# Sound Software for EQ



## Techy670 (Nov 26, 2008)

Hello,

I was wondering if there was software you could get that would help EQ a sound system. and if so how would I go about hooking my computer up to the system to test the EQ.

Thank You for any response

Techy670


----------



## DaveySimps (Nov 26, 2008)

It sounds like Real Time Analyzer (RTA) would be useful to you. SMAART is a great program that is useful (although not cheap). For any RTA, you would need a reference mic plugged into a decent sound card. The mic reads the signal (either a test tone, white / pink noise, or your actual music / sound) coming from the pa and displays it on the screen so you can see a vsual representation of your sound by frequency. This combined with a 31 band graphic eq or parametric eq would be a good way to balance a system.

EAW: Software


----------



## Techy670 (Nov 26, 2008)

Thank you very much.


----------



## museav (Nov 26, 2008)

A couple of clarifications. If you are using Smaart simply as an RTA there are many more cost effective tools, just do a search for "RTA" or "Real Time Analyzer", there are many free or inexpensive RTA programs out there. Programs like Smaart, EASERA SysTune, SpectraFoo, MacFOH, WinMLS and Praxis or devices like TEF and SIM are much more powerful than simply being an RTA, which is part of the reason behind the cost for them.

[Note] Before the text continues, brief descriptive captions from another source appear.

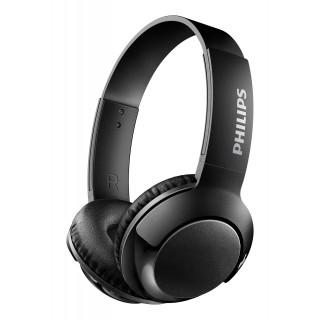 Philips BASS+ SHB3075 藍牙頭戴式耳機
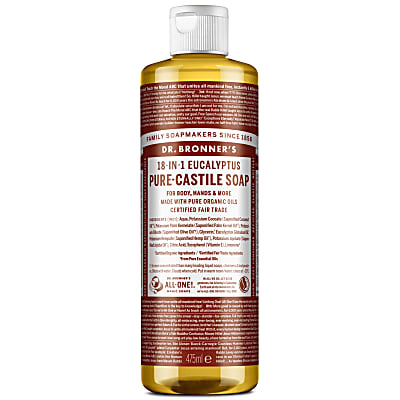 EUCALYPTUS PURE-CASTILE LIQUID SOAP - 473ml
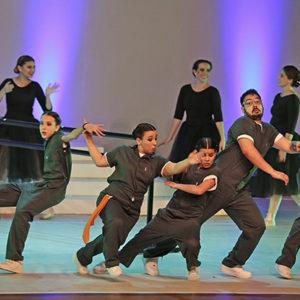 danças urbanas grupo 5 ateliê movimento e expressão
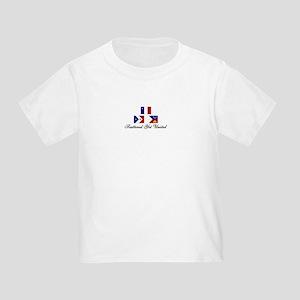 Acadian/Cajun Toddler T-Shirt (SYU)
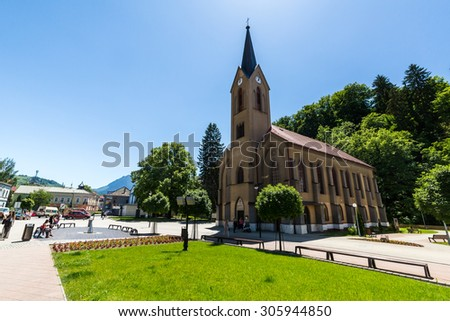 DOLNY KUBIN - JUNE 5: Exterior view of the churches in the city centre of Dolny Kubin, Slovakia on June 5, 2015. It is the historical capital of the Orava region.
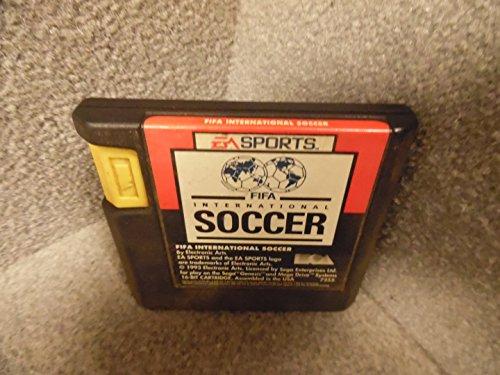 FIFA International Soccer (Mega Drive)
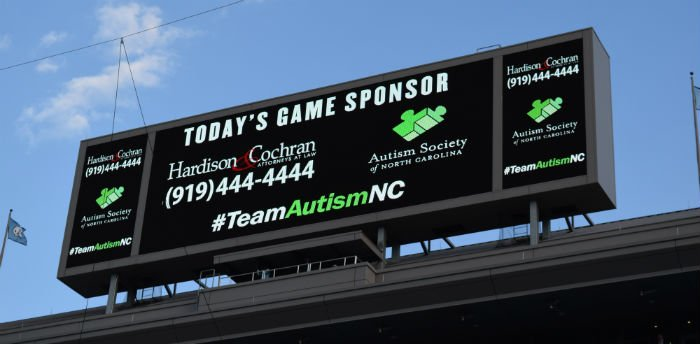 The 2017 Autism Awareness Football Game, sponsored by Hardison & Cochran, features a matchup of the Tar Heels and the University of Virginia Cavaliers on Oct. 14.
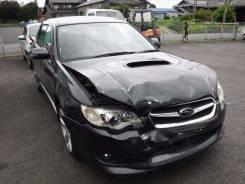 Subaru Legacy. BP5, EJ20X 30000KM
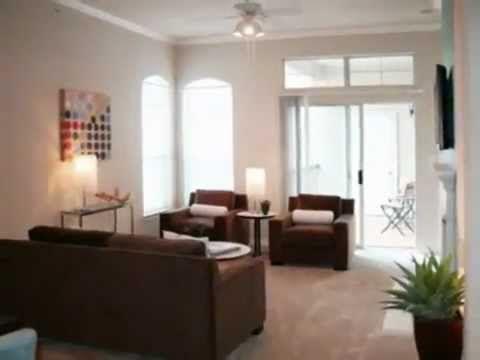 Best uptown Dallas apartment locators in the DFW area --> http://youtu.be/tm1XNjSajUI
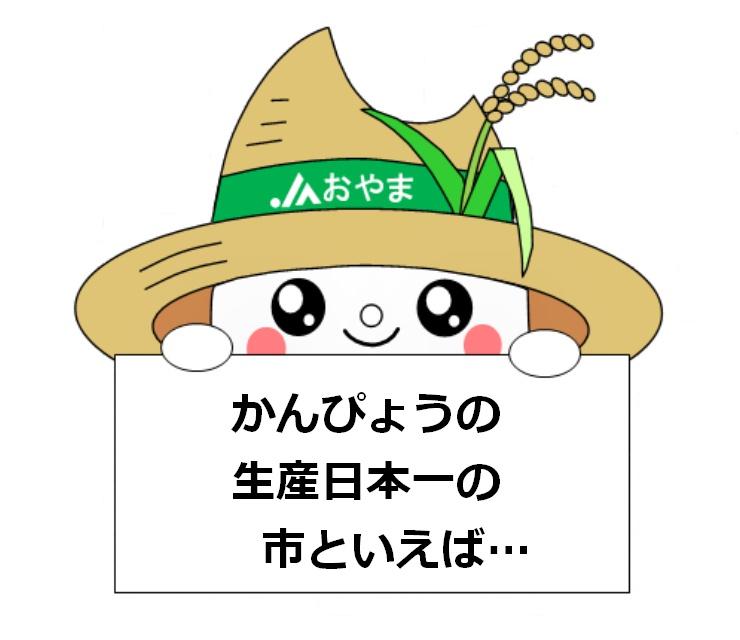 かんぴょうの生産日本一の市といえば…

Programs like Smaart and SysTune are most effective as two channels systems where instead of just looking at the mic, they are comparing that measurement signal to a reference signal so that what you see is the difference between them, called the transfer function. That is what potentially allows you to use sources such as music or live program material, something you cannot do with single channel systems. Obviously, the more linear and transparent each signal path the more you see the actual differences in the signals and not in the equipment. You can use any mics, soundcards, etc. and likely get a usable result, but the better those devices are, the more accurate the results. 

But most importantly, these programs and devices all also take some specialized knowledge and skills to use effectively. Any of them, including RTAs, are just tools, they can be applied effectively to great benefit or poorly to great detriment. They can show you what you have and maybe provide some information to help point you in the right direction, but they do not tell you what is the right result or how to get there. Not understanding what you are seeing and if it makes sense or not knowing how to properly apply these tools can lead to getting misleading results and/or your misinterpreting what is presented. Just having the software is one thing, knowing how to use it effectively is another and unless you have used such programs before, if you have to get a usable result right away I would plan on attending a class or spending some time with someone familiar with them.


----------



## Chris15 (Dec 2, 2008)

It would be prudent to note that simply tuning a system to give a flat FFT response can lead to a system that sounds like rubbish. Heck, I've heard stories of manufacturer reps doing shootouts where the system sounded less than ideal, but the line was flat and that was good enough for said rep. And this was no small manufacturer mind you. As Brad said, they are tools, nothing more, nothing less.


----------



## hsaunier (Dec 2, 2008)

The best tools you have for EQ are on the side of your head. You may need to do some training to understand what they are telling you. Start with a simple feed back generator. Test your skill at locating frequency numbers by the tone that is generated. Then play recordings of all types of music and speech, slide frequencies up and down on your EQ to see what indeed changes that are made. I once had an engineer tell me that your ears lie to you. Hummmm. Interesting. He must go to sleep with the sound of pink noise flowing through his head. He had his machine (computer) listen to it for an hour tuning a rig for a concert. Once finished he had changed 3 frequencies about 3 db from our left over EQ.


----------



## Eboy87 (Dec 2, 2008)

In the vein of hsaunier's post, may I direct your attention to this thread. There's a link to a simple feedback trainer for ear training. 

Beyond that, I must second Chris15 and Mr. Weber; SMAART, SpectraFoo, et al are simply tools rather than solutions (though they are solutions to certain problems, beyond the scope of simple EQ'ing). They can also be easily fooled if you don't know what you're doing. That being said, they are a great set of tools when used properly, but don't simply EQ by what you see on the computer screens.


----------



## mixmaster (Dec 5, 2008)

As a couple others here have pointed out, It is possible to EQ a sound system to death if it's not done right. The best tool you can have is the one that you know how to use. BTW, are you asking this hypothetically, or do you have a specific application in mind? If we knew more about what you are trying to accomplish, perhaps we could provide more specific ideas.


----------



## 1kfresnel (Dec 5, 2008)

If you've have access to a Mac platform, I've had good experiences with Farber Acoustical's products. I've found their SignalScope Pro useful for helping students visualize changes in the audio path, and gain a better overall understanding, and provides a good basis for them to use their noggins.


----------